Thursday, May 23, 2013

Cabaret Travels: Aditee's written response to assignment # 1



Cabaret Travels: Response to assignment 1
The geographical region with a history of cabaret that intrigues me greatly is Mumbai, India. Having been a very important port and place of trade during the British Raj, Bombay, as it was then called, has always had a very cosmopolitan spirit. The influences and confluences of the many cultures, some transitional and some that have inhabited the city over centuries are still very vibrantly and visibly present. One such legacy that Bombay now Mumbai, still maintains is that of its nightclubs and nightlife. Mumbai till date, boasts of a nightlife that is not only an interesting mix of times and cultures, but also has something to offer across age groups and social stratas.
From the early 1900’s to 1970’s Bombay had many nightclubs that hosted Jazz nights and cabaret performances. http://www.tajmahalfoxtrot.com/?page_id=7
Even though dance bars that targeted a certain kind audience possibly replaced some of those nightclubs, Mumbai’s elite however still have not been able to give up their club culture. Though activities like a game of bridge, billiards, wining and dining remain as part of the clubbing tradition, cabaret performances however have made an exit from their entertainment charts. One of the main reasons for this could be that all these clubs, until very recently, were open to men alone. And cabaret which never really had any social acceptance, had to be probably taken out of these spaces, which then became recreational spaces for families. But could this be the only reason? Could the entry of cabaret dances into cinema be another reason for the cabaret to have exited the nightclubs?

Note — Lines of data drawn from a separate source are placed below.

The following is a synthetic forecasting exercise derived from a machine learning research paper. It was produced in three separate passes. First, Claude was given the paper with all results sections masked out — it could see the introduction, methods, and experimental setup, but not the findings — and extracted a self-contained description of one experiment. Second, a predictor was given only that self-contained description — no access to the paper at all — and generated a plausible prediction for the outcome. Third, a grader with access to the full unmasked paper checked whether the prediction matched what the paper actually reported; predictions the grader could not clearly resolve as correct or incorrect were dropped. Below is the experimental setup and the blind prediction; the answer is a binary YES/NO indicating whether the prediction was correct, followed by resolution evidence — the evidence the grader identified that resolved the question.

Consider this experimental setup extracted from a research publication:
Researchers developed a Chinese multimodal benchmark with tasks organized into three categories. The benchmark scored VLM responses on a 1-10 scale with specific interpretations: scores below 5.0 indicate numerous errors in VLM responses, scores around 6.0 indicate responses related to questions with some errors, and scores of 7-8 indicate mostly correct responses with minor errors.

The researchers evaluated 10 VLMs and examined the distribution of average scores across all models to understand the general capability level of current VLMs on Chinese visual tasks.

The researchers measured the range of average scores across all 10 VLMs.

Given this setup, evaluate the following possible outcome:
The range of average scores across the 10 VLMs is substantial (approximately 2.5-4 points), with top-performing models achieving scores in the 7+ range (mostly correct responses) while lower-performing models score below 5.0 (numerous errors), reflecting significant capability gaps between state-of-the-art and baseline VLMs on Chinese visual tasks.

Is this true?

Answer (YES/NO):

Narrowing down my view and focusing on a specific area that sort of documents this vast landscape of Mumbai’s nightlife, I would like to look closely at Hindi cinema and the depiction of Mumbai’s nightlife and cabaret clubs in it. Celebrating its centenary this year, the Hindi film industry can be seen as an archive that has stored, in the form of its cinema, the journey that cabaret probably took in India. These films not only map the changes in the presentation style, aesthetic and politics of the form, but also, show the change in the position of the performer and her metamorphosis from being a social outcast/vamp/fallen woman to becoming an object of desire, who in today’s Hindi cinema has gained a kind of social acceptance and even become one of the highest paid performers in a film.  
Within the Hindi film industry, I would like to focus on Helen who I feel not only maps these change, but also became an icon and maybe even initiated the creation of the Bollywood dance genre. The Hindi film industry has called her their ‘dancing queen’, but Helen, I feel is much more than that.

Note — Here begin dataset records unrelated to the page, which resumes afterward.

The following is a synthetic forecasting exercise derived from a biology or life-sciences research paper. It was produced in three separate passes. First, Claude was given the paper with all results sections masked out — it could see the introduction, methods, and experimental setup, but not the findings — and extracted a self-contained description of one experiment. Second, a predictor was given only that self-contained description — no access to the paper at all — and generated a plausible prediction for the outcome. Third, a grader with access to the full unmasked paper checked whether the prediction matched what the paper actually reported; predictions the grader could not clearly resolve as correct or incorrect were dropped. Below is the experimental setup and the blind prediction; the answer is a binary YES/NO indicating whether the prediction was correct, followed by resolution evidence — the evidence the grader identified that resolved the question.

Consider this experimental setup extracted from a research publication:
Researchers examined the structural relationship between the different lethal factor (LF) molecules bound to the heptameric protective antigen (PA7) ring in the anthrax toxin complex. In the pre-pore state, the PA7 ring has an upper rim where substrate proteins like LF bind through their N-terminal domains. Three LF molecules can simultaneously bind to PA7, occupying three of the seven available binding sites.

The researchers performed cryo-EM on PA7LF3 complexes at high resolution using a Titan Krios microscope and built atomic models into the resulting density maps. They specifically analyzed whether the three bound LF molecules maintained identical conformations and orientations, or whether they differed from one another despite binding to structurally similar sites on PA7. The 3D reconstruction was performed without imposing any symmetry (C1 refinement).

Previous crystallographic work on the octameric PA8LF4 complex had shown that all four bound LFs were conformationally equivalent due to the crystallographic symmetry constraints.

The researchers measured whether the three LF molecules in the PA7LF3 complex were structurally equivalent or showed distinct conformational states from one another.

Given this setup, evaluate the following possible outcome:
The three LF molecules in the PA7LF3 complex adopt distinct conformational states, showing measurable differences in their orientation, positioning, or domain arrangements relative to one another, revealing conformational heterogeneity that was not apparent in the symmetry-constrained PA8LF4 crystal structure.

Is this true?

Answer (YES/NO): YES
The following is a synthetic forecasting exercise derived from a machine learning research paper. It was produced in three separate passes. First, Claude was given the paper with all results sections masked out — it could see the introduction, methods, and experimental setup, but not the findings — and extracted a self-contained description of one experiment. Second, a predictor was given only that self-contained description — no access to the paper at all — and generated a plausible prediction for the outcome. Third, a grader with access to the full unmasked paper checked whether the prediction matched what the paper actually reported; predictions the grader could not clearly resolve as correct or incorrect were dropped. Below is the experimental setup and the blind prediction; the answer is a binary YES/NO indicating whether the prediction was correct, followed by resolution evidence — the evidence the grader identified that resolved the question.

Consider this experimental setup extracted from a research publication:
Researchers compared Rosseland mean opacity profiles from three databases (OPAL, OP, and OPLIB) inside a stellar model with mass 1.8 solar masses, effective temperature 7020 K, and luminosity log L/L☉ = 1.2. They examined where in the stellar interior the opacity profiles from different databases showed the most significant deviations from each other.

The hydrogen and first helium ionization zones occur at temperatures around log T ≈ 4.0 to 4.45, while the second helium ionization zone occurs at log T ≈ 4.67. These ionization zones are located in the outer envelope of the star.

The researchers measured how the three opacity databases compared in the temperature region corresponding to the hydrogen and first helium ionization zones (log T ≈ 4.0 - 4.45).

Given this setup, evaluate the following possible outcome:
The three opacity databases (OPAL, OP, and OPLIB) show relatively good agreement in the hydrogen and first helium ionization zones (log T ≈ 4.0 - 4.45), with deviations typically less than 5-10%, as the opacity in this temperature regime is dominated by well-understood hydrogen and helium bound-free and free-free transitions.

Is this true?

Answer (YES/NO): NO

According to Jerry Pinto’s book Helen: The life and times of a Bollywood H-Bomb, Helen Richardson, better known as Helen, comes from a mixed parentage. Her father was a Frenchman and her mother, Marlene, was half-Spanish and half-Burmese (13). Helen gets her surname ‘Richardson’ from her mother’s second husband, who was a British officer posted in Burma (13). Post the declaration of war on Burma by Japan, during the Second World War, Helen at the age of 3, had walked from Rangoon, Burma to Assam, India, with her mother and baby brother seeking refuge (14).
She had an unhappy and difficult childhood that was spent in grave poverty. Helen credits her entry into films to her love for dancing and her poverty. She started at the age of 13, as a chorus girl, with the help of the then dancing sensation Cuckoo, who was also her mother’s bridge partner. It was on Cuckoo’s insistence that Helen was sent to train in the dance forms of Manipuri, Bharatnatyam and Kathak under several Gurus and dance masters (16-17). After many performances as a chorus girl in films, she got her first solo dance in a film called Alif Laila in 1953. This probably lead to the beginning of what was then to become a long professional and personal relationship with a film producer called P.N. Arora (16-17).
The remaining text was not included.